### [Exercise aim]
Determine how many lines in the entries below hold "transmission". Respond with that number only.

### [Saved entries]

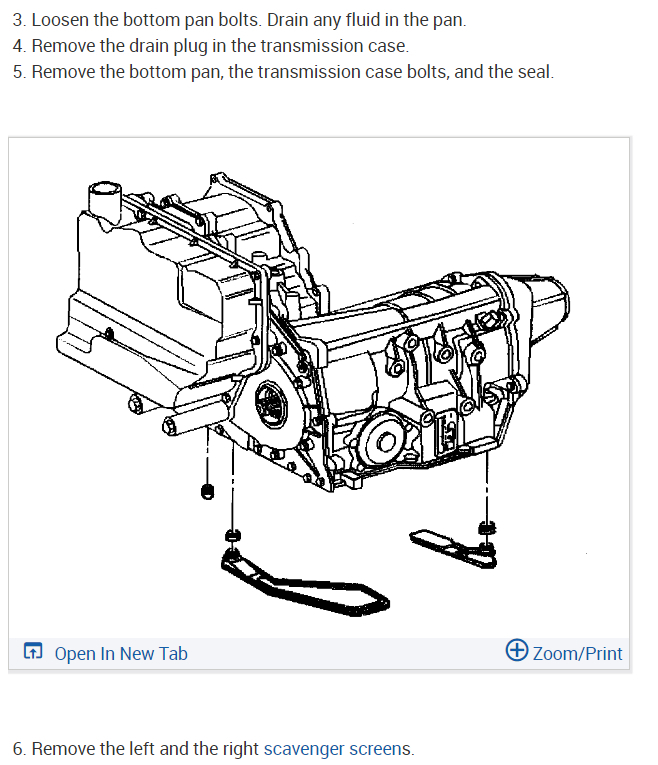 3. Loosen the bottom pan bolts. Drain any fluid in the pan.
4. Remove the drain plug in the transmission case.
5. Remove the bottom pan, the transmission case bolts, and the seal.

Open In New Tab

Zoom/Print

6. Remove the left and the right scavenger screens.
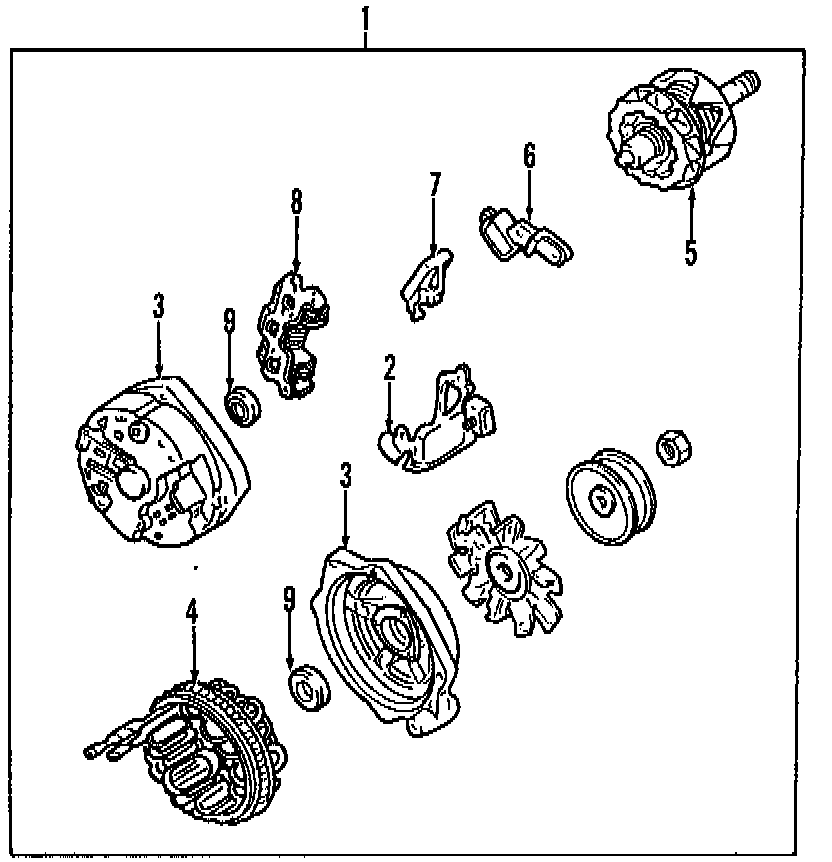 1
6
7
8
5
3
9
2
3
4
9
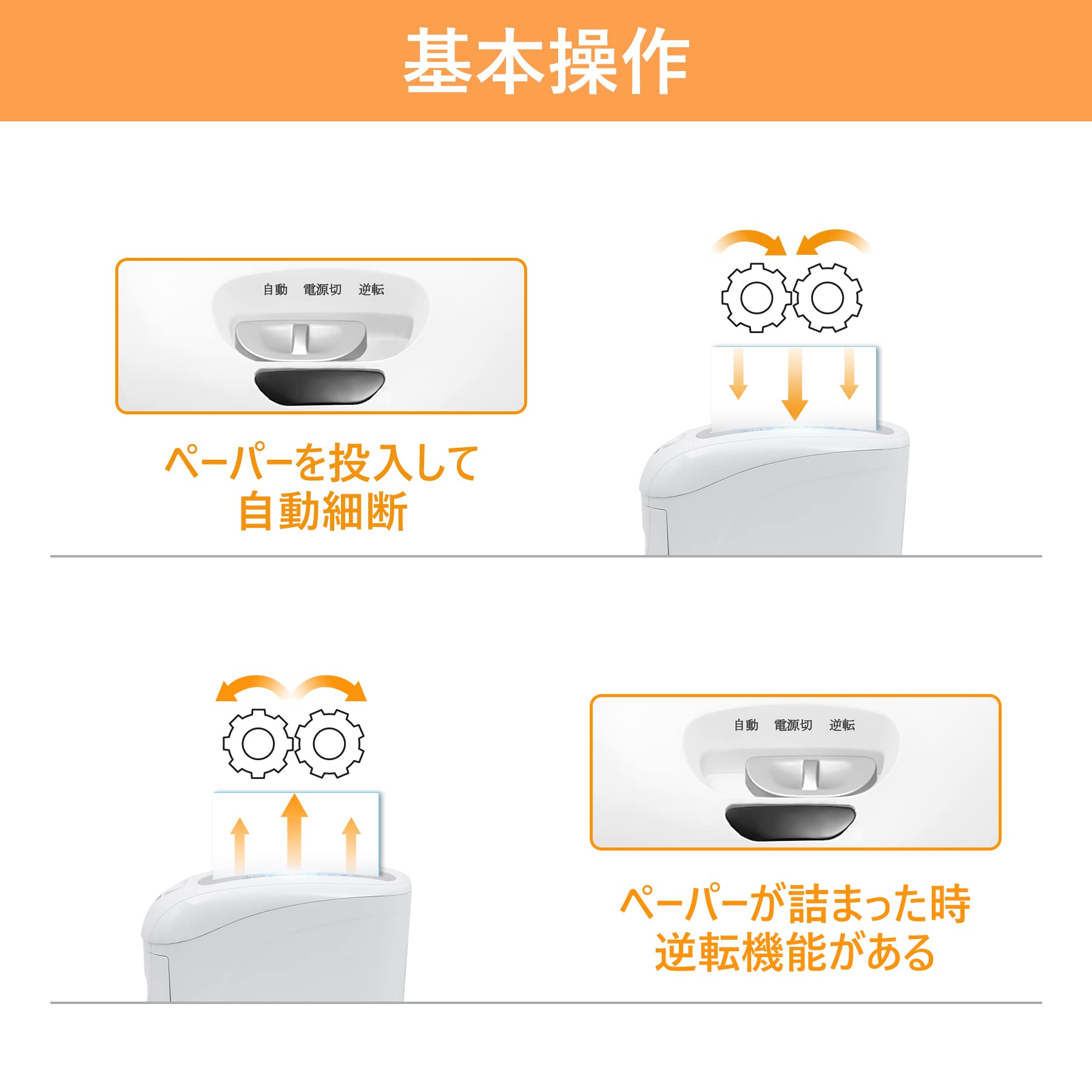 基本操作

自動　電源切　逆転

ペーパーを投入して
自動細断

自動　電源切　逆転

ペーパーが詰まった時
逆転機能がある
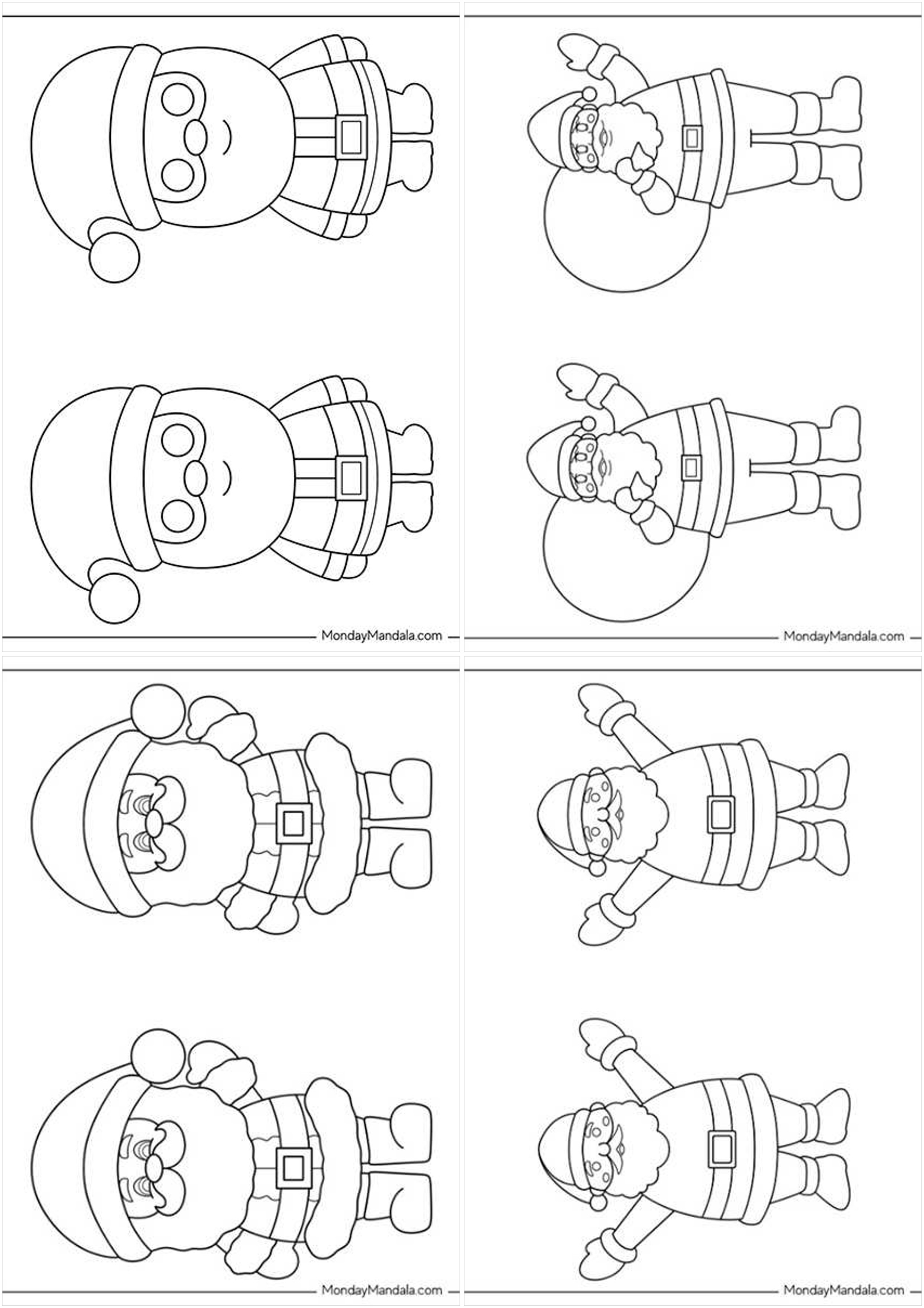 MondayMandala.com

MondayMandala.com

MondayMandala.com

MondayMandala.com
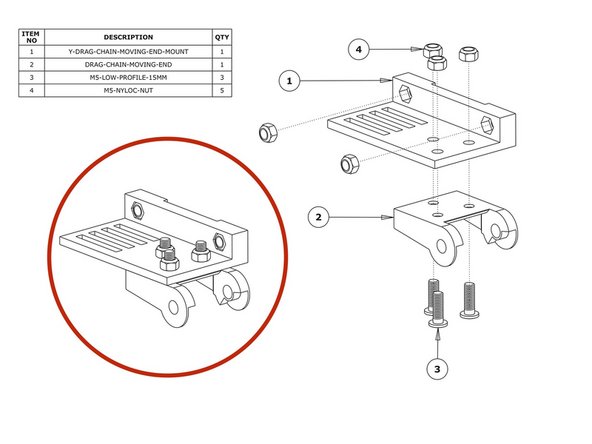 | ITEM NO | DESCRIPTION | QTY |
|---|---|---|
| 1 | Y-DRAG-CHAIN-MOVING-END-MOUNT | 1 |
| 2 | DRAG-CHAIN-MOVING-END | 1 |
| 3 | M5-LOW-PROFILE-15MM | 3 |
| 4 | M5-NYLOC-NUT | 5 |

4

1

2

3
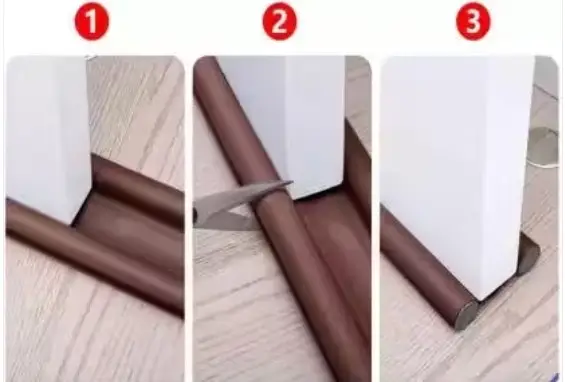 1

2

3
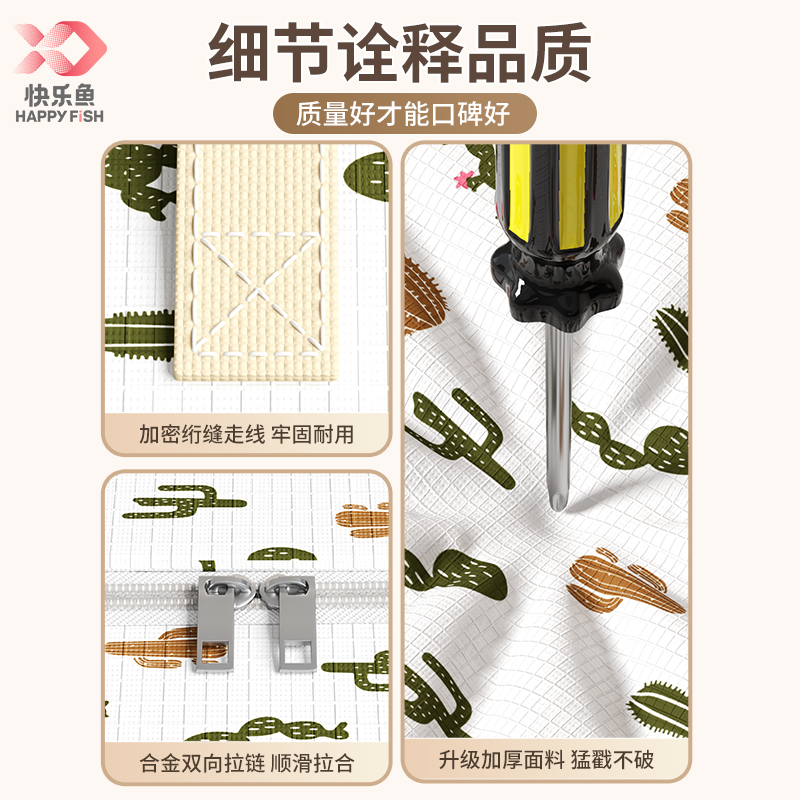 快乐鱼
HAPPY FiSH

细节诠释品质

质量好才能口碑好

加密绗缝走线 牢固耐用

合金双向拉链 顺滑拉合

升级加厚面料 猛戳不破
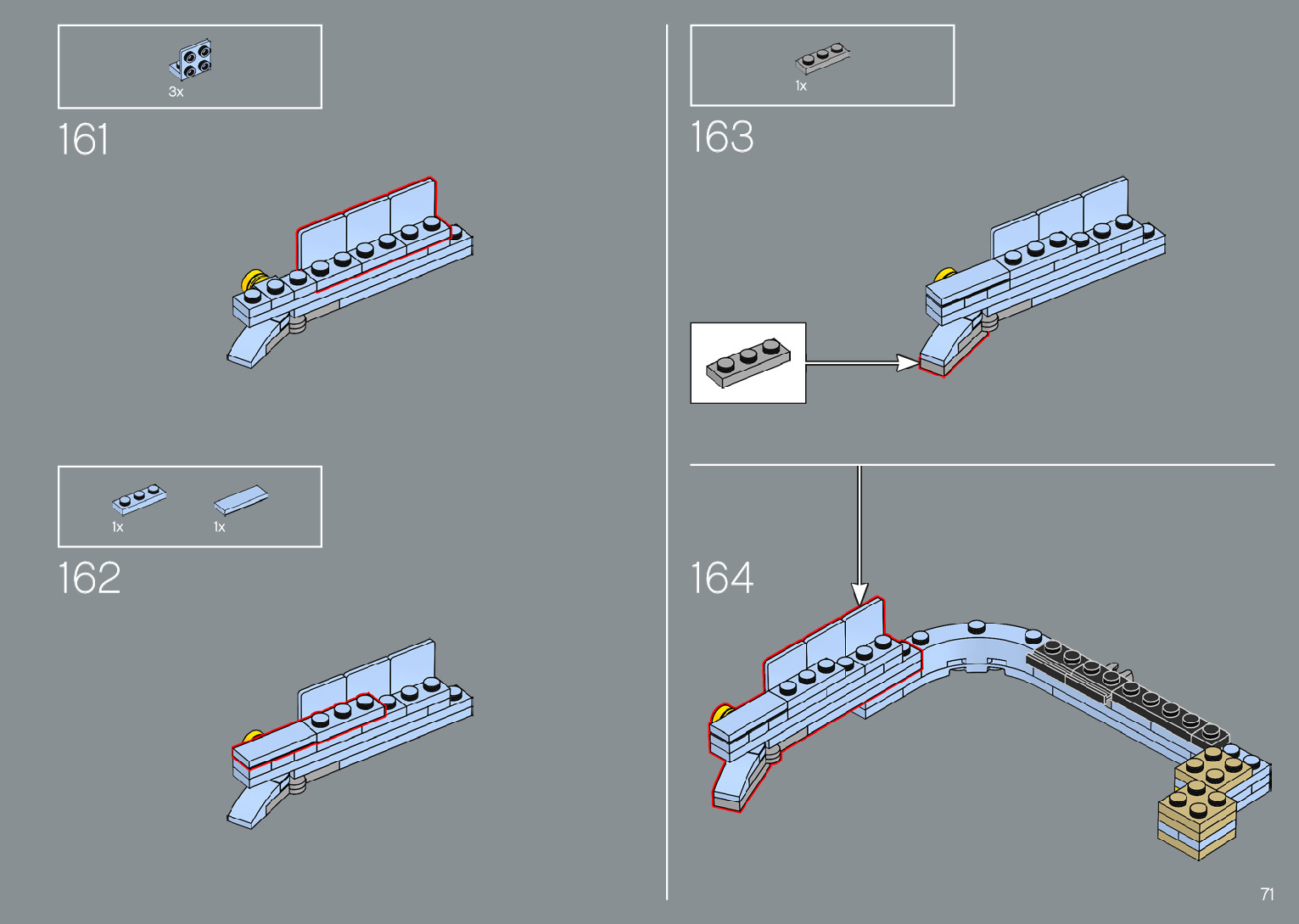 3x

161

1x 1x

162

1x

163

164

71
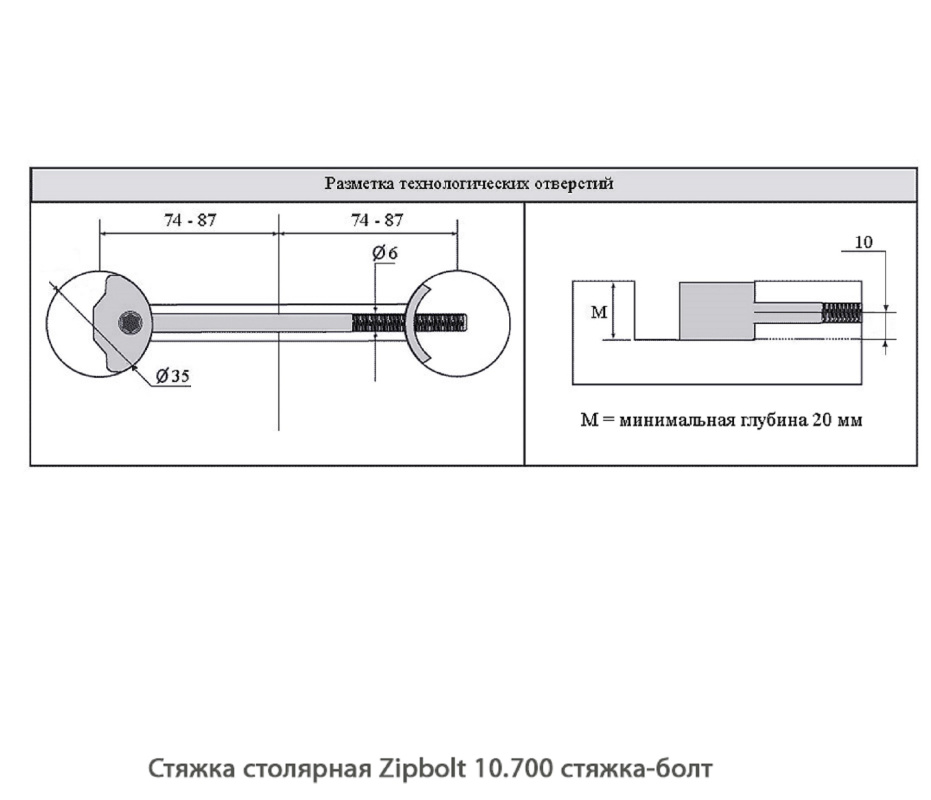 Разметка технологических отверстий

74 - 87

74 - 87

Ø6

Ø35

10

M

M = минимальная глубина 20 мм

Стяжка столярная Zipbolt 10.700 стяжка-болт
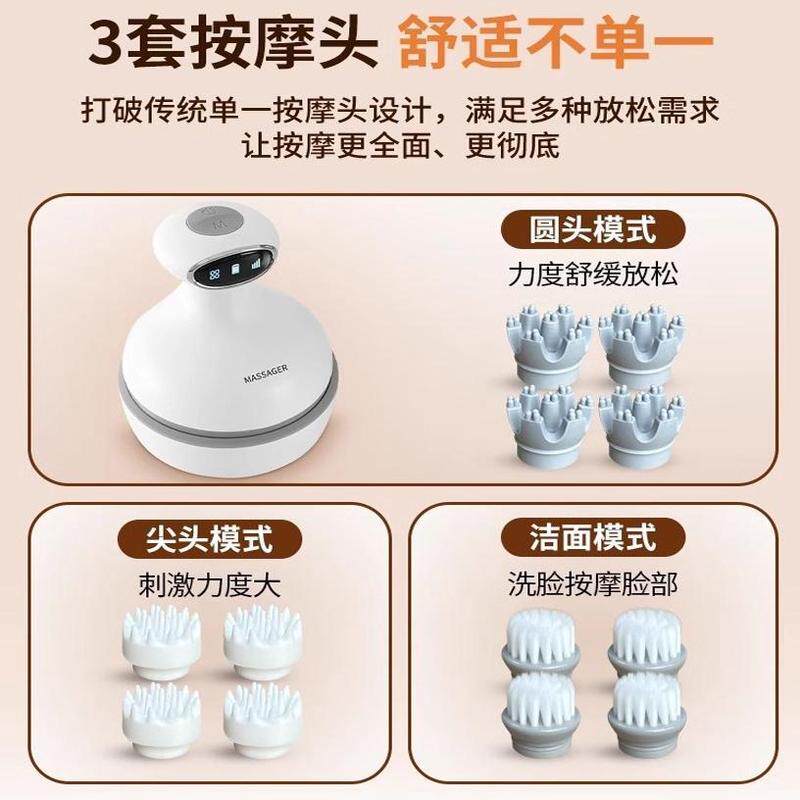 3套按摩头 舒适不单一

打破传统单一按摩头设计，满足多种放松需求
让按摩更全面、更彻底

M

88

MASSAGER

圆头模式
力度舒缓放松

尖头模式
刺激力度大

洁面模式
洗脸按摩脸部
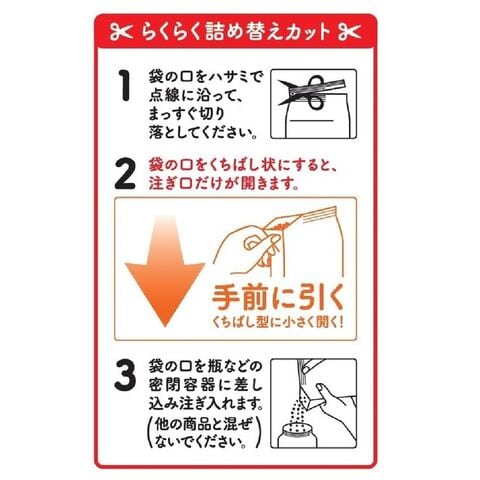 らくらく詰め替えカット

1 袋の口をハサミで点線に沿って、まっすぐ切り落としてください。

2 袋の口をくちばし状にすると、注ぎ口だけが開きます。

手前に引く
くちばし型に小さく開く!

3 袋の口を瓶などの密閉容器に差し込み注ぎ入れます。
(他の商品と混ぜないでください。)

### [Response to this task]
2